Requirements:
Extend the forum discussion below about locality and collapse in quantum mechanics, starting right after its final post.

Source document:

◇ ◇ ◇

Quantum mechanics is not weird (locality and non-locality weirdness)

[atyy]

But then you can just forget about this collapse assumption. It's empty, because non-observable!

Collapse is needed mathematically. You are welcome to consider it real or not. However, there is no problem with considering collapse to be real and also maintaining your definition of locality.

 

[vanhees71]

Why is it needed mathematically? I just do calculations in QT without ever using it...

 

[stevendaryl]

I do not see how a proof of microcausality (something along the lines that local field at spacelike separated events commute, or anti-commute) answers the question about whether QM (or QFT) is nonlocal. Whether we're talking about QM or QFT, the theory has two parts:

1. There is some notion of "state" that changes deterministically according to some mathematical evolution law.
2. Using the state, we compute probabilities for outcomes of measurements, and when we actually perform a measurement, we get definite values.

Microcausality is about the first aspect of quantum theory, the evolution equations, but the reason people suspect QM is nonlocal is because of the second aspect, measurement (and the Born interpretation of the quantum state). So a rigorous proof of microcausality cannot possibly resolve the issue.

Unless, of course, you adopt the Many Worlds Interpretation, and say that the state is everything, and that measurement and the Born interpretation can somehow be derived from the state evolution equations.

 

[atyy]

Why is it needed mathematically? I just do calculations in QT without ever using it...

How do you show that after Alice measures and receives the outcome up, the state jumps from |uu>+|dd> to |u>?

 

[vanhees71]

One cannot prove that (at least there's no proof known). See Weinberg, Lectures on Quantum Mechanics, Cambridge University Press, but why should such a proof solve the apparent problem. I don't know, where the problem is within the minimal interpretation, because I just take the minimal interpretation and Born's rule as it is. I can predict only probabilities for the outcome of measurements. Then I measure the quantity I've predicted the probabilities for on an ensemble of identically prepared setups and check whether my prediction is right. So far all predictions of QT agreed with experiment. That's it. That a measurement of an observable gives definite values is due to the construction of the measurement apparatus, because otherwise you'd not call it an apparatus that measures the quantity of interest. It's just a technical problem to construct the apparatus, and our experimental colleagues are real wizzards in doing astonishing constructions.

◇ ◇ ◇

Provided material:
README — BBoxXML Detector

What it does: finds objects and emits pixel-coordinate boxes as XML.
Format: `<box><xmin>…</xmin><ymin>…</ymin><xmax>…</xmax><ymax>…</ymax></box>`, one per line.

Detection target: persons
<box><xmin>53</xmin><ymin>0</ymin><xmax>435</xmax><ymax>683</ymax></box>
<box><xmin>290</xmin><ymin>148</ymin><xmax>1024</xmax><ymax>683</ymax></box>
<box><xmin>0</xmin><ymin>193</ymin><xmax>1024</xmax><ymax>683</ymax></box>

◇ ◇ ◇

Response below:
 

[vanhees71]

How do you show that after Alice measures and receives the outcome up, the state jumps from |uu>+|dd> to |u>?

Why do I need to show it? I can make all predictions about the outcome of measurements with the entangled state prepared in the very beginning. No need for the reduction of the state to $|u \rangle$. Why do you need that?

 

[stevendaryl]

How do you show that after Alice measures and receives the outcome up, the state jumps from |uu>+|dd> to |u>?

I think there is a sense in which it's not necessary to consider what happens after a measurement is performed. Alice performs a spin-measurement, and measures spin-up. A short while later, she performs a second measurement, and again measures spin-up. You want to say that the reason she measures spin-up the second time is because the state collapsed into a pure spin-up state following her first measurement. But you could avoid collapse by instead considering the two measurements to be a single, two-part measurement. Pure quantum mechanics without collapse would presumably predict that such a two-part measurement has essentially zero chance of giving the result "up, down" or "down, up".

 

[atyy]

I think there is a sense in which it's not necessary to consider what happens after a measurement is performed. Alice performs a spin-measurement, and measures spin-up. A short while later, she performs a second measurement, and again measures spin-up. You want to say that the reason she measures spin-up the second time is because the state collapsed into a pure spin-up state following her first measurement. But you could avoid collapse by instead considering the two measurements to be a single, two-part measurement. Pure quantum mechanics without collapse would presumably predict that such a two-part measurement has essentially zero chance of giving the result "up, down" or "down, up".

That is not possible. The two measurement outcomes are spacelike separated, so in anyone frame in which one considers them to be simultaneous, there will be another frame in which they are sequential.

 

[atyy]

Why do I need to show it? I can make all predictions about the outcome of measurements with the entangled state prepared in the very beginning. No need for the reduction of the state to $|u \rangle$. Why do you need that?

How do you do the calculation in the Schroedinger picture?

 

[stevendaryl]

That is not possible. The two measurement outcomes are spacelike separated, so in anyone frame in which one considers them to be simultaneous, there will be another frame in which they are sequential.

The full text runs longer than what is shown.